Communicate: reflect back to the child what you hear them saying. Try and not make judgements here, just reflect what you can see and hear. For example, “you are feeling very angry because your brother used your special cup”. This can help your child build awareness of their own behaviours and acknowledge you are listening and hearing them.
Help your child label their emotions: it is important for children to be aware of the emotions they are feeling as it can really help them make conscious choices about how to respond to them. For example, parents may say “ it looks like you are angry because I can see your fists tensing up, your face looking red and you are shouting”.
Demonstrate self regulation and compassion: Pausing before your own reaction and teaching your child to do the same (eg. count to 10 before reacting or blowing out 3 breaths to blow off the anger) can help to limit unplanned and heated arguments or words that can impact negatively on children and parents. Showing empathetic concern towards your child shows them that you love them despite the situation and demonstrates your acceptance despite the behaviour. Following on from this process, behaviour can then be addressed through using calming strategies, timeout and removal of privileges in a calm and planned manner.
Warmth and Praise
Feeling accepted comes from feeling validated as a person. Warmly validating your child on a daily basis can improve relationships, behaviour and family connectedness. Some helpful ways to validate your child include:
making a photo wall of all the things you like about them and what they do. For example, taking photos of them hugging their sister, playing their lego and of family outings can help your child know that you notice and feel happy about special things they do or may be interested in. You can write in captions and put the date on the photos to elicit more meaningful memories of the special time/ activity/ quality.
use plenty of specific praise: tell your child you love them and praise specifically every day. For example, “I loved how you noticed when mummy felt unwell and thought to get her some tissues”. This tells the child exactly what things you have noticed and loved about them.

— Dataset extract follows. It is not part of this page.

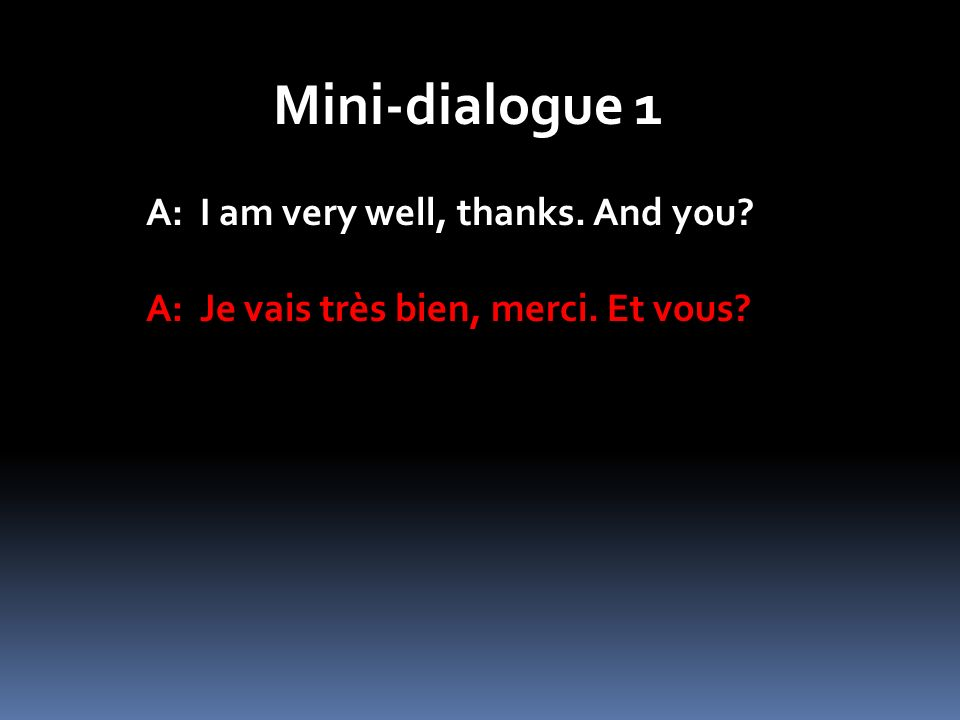 Mini-dialogue 1 A: I am very well, thanks. And you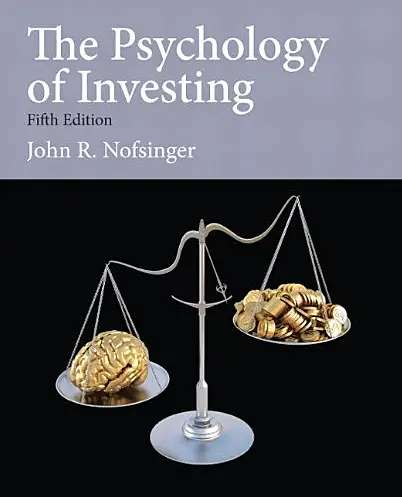 """""""The Psychology of Investing"""" by John Nofsinger"""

make a Brag Book (Lowenstein, 1999): at the end of every day, write one praise point in your child’s book that you can read together before bed. Again, make the praise specific. This book can be a concrete reminder to your child that you love and accept them.
Ansari, B. & Qureshi, S. (2013). Parental Acceptance and Rejection in Relation with Self Esteem in Adolescents. Interdisciplinary Journal of Contemporary Research in Business, 4 (11), 552-557.
Duncan, L. Coatsworth, J. & Greenberg, M. (2009). A Model of Mindful Parenting: Implications for Parent-Child Relationships and Prevention Research. Clinical Child and Family Psychology Review, 12 (3), 255-70.
Dwairy, M. (2010). Parental Acceptance-Rejection: a Fourth Cross-Cultural Research on Parenting and Psychological Adjustment with Children. Journal of Child and Family Studies, 19 (1), 30-35.
Lowenstein, L. (1999). Creative Interventions for Troubled Children and Youth. Higell Book Printing.
Soloman, A. (2014). Far from the Tree: Parents, Children and the Search for Identity. Scribner.